Being impacted by a celebrity death is an odd phenomenon. How strange to find ourselves grieving the loss of someone we never knew — not in the sense that the loss of a life is tragic, but in a more particular way. Our lives are impacted by a creator’s work or persona, and we feel a deep personal loss when their light goes out.

Anthony Bourdain’s suicide hit me hard last week, much harder than I would have anticipated. It bored into my mind, sunk down into my chest, and rooted itself with a distracting persistence.

I wasn’t a religious follower of his work. I’d read Kitchen Confidential, watched videos of his various appearances and takes on food culture, and caught one of his shows very occasionally, but his presence in my life wasn’t daily or even weekly. Yet, here I was, feeling legitimate shock from his death. As that first day wore on the impact grew, the shadow lengthening.

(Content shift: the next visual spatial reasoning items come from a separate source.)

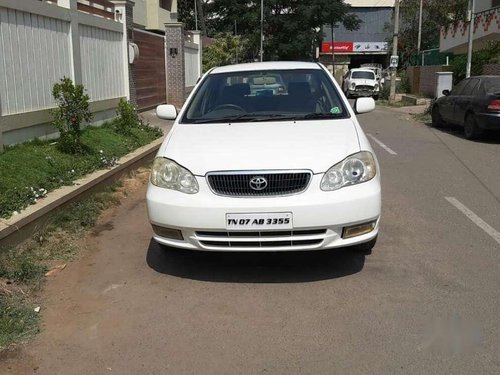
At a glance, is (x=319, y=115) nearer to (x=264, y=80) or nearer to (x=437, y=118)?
(x=264, y=80)

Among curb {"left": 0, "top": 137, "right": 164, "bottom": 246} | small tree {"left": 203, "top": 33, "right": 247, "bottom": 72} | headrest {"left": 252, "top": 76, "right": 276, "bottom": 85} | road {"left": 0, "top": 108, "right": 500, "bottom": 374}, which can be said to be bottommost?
road {"left": 0, "top": 108, "right": 500, "bottom": 374}

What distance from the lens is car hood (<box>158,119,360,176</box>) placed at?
13.9ft

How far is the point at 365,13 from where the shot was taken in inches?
2847

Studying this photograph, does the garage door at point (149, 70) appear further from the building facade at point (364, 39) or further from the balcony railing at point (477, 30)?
the building facade at point (364, 39)

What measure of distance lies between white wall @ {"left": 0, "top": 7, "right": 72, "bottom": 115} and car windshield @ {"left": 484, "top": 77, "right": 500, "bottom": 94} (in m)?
8.79

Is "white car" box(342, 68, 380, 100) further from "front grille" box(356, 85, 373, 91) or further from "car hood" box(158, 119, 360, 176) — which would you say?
"car hood" box(158, 119, 360, 176)

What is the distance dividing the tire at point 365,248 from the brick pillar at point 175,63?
14948 millimetres

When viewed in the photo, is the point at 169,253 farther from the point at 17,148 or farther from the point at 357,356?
the point at 17,148

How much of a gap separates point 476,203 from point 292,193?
368cm

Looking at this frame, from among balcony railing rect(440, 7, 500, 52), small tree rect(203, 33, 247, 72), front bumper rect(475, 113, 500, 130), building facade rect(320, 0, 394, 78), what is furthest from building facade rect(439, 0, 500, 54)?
building facade rect(320, 0, 394, 78)

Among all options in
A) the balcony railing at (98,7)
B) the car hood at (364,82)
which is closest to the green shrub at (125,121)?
the balcony railing at (98,7)

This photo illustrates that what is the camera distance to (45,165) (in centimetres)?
673

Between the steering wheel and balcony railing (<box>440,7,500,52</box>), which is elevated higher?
balcony railing (<box>440,7,500,52</box>)

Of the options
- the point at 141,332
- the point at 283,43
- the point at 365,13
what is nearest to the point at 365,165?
the point at 141,332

The truth is that while I didn’t consciously hold him up as a hero, didn’t light candles at his altar as I do for some other artists, I realize now that his presence was significant in how I understand myself and the world. In the mid aughts, as I came into adulthood and was deciding who I would be, he was a trustworthy guide into the pursuit of life and culture as I began to realize that was a priority for me. It’s a sentiment which echoes many who have shared their thoughts about his life and loss over the last few days.

In him, I see so many of the things that make up my idea of a good life — not just good as in pleasurable, but good as in making the world better by living and being. I’d never suggest that traveling enough, or eating well enough, or experiencing enough of the world could ward off depression. Depression is often at its worst in the wake of my best experiences. However, I did hope that living a good life in the other sense would help.

Bourdain was curious, constantly learning, relentlessly searching for connection, was always creating, and most importantly to me, his hospitality was legendary. As a bonus, he also never took any shit or tolerated nonsense, so his hospitality never seemed false or saccharine. He clearly saw the world as it is, not as he wished it would be, and he found it worth exploring even while he railed against the things he saw as unfair toward the marginalized. The stories pouring out from those who only met him once reinforce that this was his way on and off camera.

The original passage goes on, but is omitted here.